▸ **Texte fourni**
-*-

Mme Bouchard est aussi d'avis que la sensibilisation est essentielle pour bonifier les dons. Elle propose des formations obligatoires dans les écoles secondaires dans le cadre des cours de citoyenneté et culture québécoise. À partir de 14 ans, une personne peut consentir au don d'organe au Québec.
Transplant Québec souhaite aussi qu'il y ait des formations pour les professionnels de la santé, notamment lorsque vient le temps d'aborder le question du don d'organes avec la famille endeuillée. Ce type de formation existe, mais n'est pas obligatoire, précise Mme Bouchard.
Transplant Québec demande qu'il n'y ait qu'«un seul chef d'orchestre» pour coordonner, transporter et faire de la sensibilisation auprès du public. «On souhaite vraiment avoir une loi qui soit encadrante, et qui donne l’ensemble des leviers à un organisme qui serait responsable du don d’organes», a déclaré la directrice.
La Dre Hébert abonde dans le même sens et souligne la nécessité d'une «approche de gouvernance holistique à portée provinciale», qui servirait à planifier le don, s'occuper du recrutement de personnel et appuierait la recherche et l'innovation de pratique exemplaire.
Elle a cité l'exemple de la Colombie-Britannique qui a un organisme de ce genre. «BC Transplant supervise l’ensemble des activités de dons et de transplantations, qui permet une gestion adéquate des effectifs pour l’ensemble du cycle. (…) C’est clair qu’on est capable de faire quelque chose comme ça au Québec.»
Dre Hébert mentionne aussi la nécessité d'un meilleur investissement dans les équipes multidisciplinaires. Elle a mentionné que récemment en Alberta, le manque d’anesthésistes a fait en sorte qu’ils n’ont pas pu participer à la chaîne de don pancanadienne en don vivant. «Et donc il y a des patients en Alberta qui ont des délais prolongés, parce qu’il manque d’anesthésiste.»
Il faut par ailleurs prendre en considération l'arrivée de Santé Québec, l'agence gouvernementale qui sera bientôt responsable de gérer l'ensemble du réseau de la santé. «Est-ce que le modèle de gouvernance doit rester au sein du ministère de la Santé des Services sociaux? Est-ce qu’il doit être distinct et rendre des comptes au ministère ou à Santé Québec? Je pense qu’il faut regarder le pour et le contre, mais il doit y avoir un organisme à quelque part qui répond de l’activité de dons et de transplantations», a soulevé Dre Hébert.
La commission parlementaire se poursuit jusqu'à jeudi. Parmi les experts qui s'exprimeront mercredi, on note le Collège des médecins du Québec, le Barreau du Québec et la Fédération des médecins spécialistes du Québec.

-*-

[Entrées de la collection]
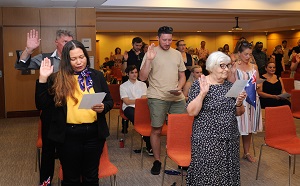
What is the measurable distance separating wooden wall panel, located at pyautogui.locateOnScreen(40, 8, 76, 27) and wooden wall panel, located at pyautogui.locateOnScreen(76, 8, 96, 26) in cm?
12

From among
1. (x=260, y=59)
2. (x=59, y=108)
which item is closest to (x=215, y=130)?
(x=59, y=108)

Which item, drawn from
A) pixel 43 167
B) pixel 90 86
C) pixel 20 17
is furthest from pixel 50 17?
pixel 90 86

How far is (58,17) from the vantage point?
9.26 metres

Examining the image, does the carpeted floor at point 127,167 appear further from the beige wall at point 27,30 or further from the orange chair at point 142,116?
the beige wall at point 27,30

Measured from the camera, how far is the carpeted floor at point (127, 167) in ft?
15.1

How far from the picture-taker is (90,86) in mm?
3049

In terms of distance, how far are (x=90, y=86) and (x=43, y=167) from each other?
147 cm

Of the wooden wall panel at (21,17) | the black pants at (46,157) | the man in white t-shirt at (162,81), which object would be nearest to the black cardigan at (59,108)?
the black pants at (46,157)

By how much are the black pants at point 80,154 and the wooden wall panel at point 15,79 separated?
22.0 ft

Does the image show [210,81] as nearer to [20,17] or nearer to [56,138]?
[56,138]

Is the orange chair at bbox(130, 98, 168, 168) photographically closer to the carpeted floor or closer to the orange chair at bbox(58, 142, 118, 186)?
the carpeted floor

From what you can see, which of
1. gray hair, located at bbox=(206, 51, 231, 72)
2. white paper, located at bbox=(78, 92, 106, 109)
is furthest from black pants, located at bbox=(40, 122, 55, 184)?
gray hair, located at bbox=(206, 51, 231, 72)

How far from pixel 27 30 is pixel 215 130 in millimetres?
7289

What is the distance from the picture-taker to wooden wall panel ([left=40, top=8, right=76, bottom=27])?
9188 mm
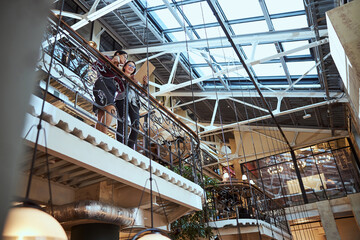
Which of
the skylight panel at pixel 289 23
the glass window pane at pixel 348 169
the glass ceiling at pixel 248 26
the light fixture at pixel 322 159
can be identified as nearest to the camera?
the glass ceiling at pixel 248 26

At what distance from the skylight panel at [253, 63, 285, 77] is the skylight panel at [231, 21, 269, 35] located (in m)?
2.25

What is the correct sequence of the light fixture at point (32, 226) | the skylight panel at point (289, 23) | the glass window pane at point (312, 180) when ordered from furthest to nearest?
the glass window pane at point (312, 180), the skylight panel at point (289, 23), the light fixture at point (32, 226)

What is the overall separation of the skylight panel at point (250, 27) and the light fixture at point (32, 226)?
924 centimetres

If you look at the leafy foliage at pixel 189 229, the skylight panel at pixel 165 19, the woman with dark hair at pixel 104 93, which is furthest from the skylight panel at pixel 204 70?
the woman with dark hair at pixel 104 93

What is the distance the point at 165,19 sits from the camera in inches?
423

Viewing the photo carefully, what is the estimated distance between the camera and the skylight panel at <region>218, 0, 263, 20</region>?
29.5ft

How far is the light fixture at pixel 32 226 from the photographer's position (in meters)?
1.41

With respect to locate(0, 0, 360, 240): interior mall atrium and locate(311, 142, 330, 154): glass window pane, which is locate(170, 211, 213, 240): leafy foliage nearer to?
locate(0, 0, 360, 240): interior mall atrium

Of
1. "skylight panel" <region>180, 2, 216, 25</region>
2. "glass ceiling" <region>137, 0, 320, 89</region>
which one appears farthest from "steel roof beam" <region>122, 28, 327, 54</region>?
"skylight panel" <region>180, 2, 216, 25</region>

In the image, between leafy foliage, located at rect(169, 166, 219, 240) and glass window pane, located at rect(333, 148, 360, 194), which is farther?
glass window pane, located at rect(333, 148, 360, 194)

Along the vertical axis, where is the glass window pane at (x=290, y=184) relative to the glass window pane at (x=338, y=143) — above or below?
below

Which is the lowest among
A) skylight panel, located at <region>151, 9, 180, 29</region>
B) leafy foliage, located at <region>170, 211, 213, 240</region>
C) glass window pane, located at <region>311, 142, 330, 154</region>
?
leafy foliage, located at <region>170, 211, 213, 240</region>

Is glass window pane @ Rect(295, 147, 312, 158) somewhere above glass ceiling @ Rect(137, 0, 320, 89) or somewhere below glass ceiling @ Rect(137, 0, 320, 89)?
below

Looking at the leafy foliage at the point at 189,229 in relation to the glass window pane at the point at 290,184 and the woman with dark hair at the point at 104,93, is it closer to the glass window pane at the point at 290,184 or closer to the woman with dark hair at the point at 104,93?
the woman with dark hair at the point at 104,93
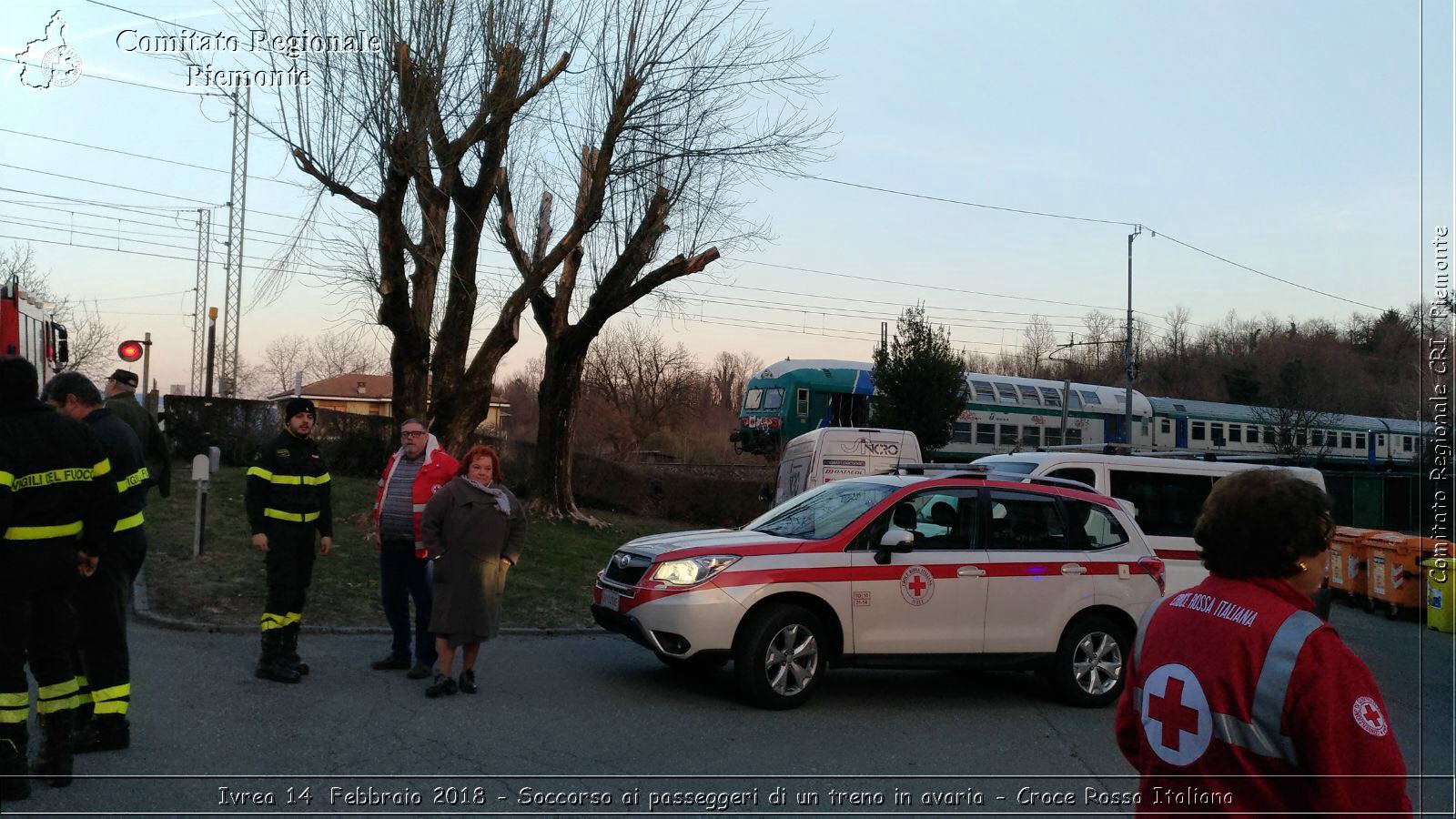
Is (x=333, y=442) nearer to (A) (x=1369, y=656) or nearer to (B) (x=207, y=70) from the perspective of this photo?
(B) (x=207, y=70)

-*-

▸ **Travail à faire**
(a) Dressez la liste des organismes qui, selon le texte sur le don d'organes, s'exprimeront mercredi devant la commission parlementaire.
(b) Reproduisez fidèlement le passage du texte sur le don d'organes, de « Transplant Québec souhaite » à « précise Mme Bouchard. ».

▸ **Réponses par tâche**
(a)
- Le Collège des médecins du Québec
- Le Barreau du Québec
- La Fédération des médecins spécialistes du Québec

(b)
Transplant Québec souhaite aussi qu'il y ait des formations pour les professionnels de la santé, notamment lorsque vient le temps d'aborder le question du don d'organes avec la famille endeuillée. Ce type de formation existe, mais n'est pas obligatoire, précise Mme Bouchard.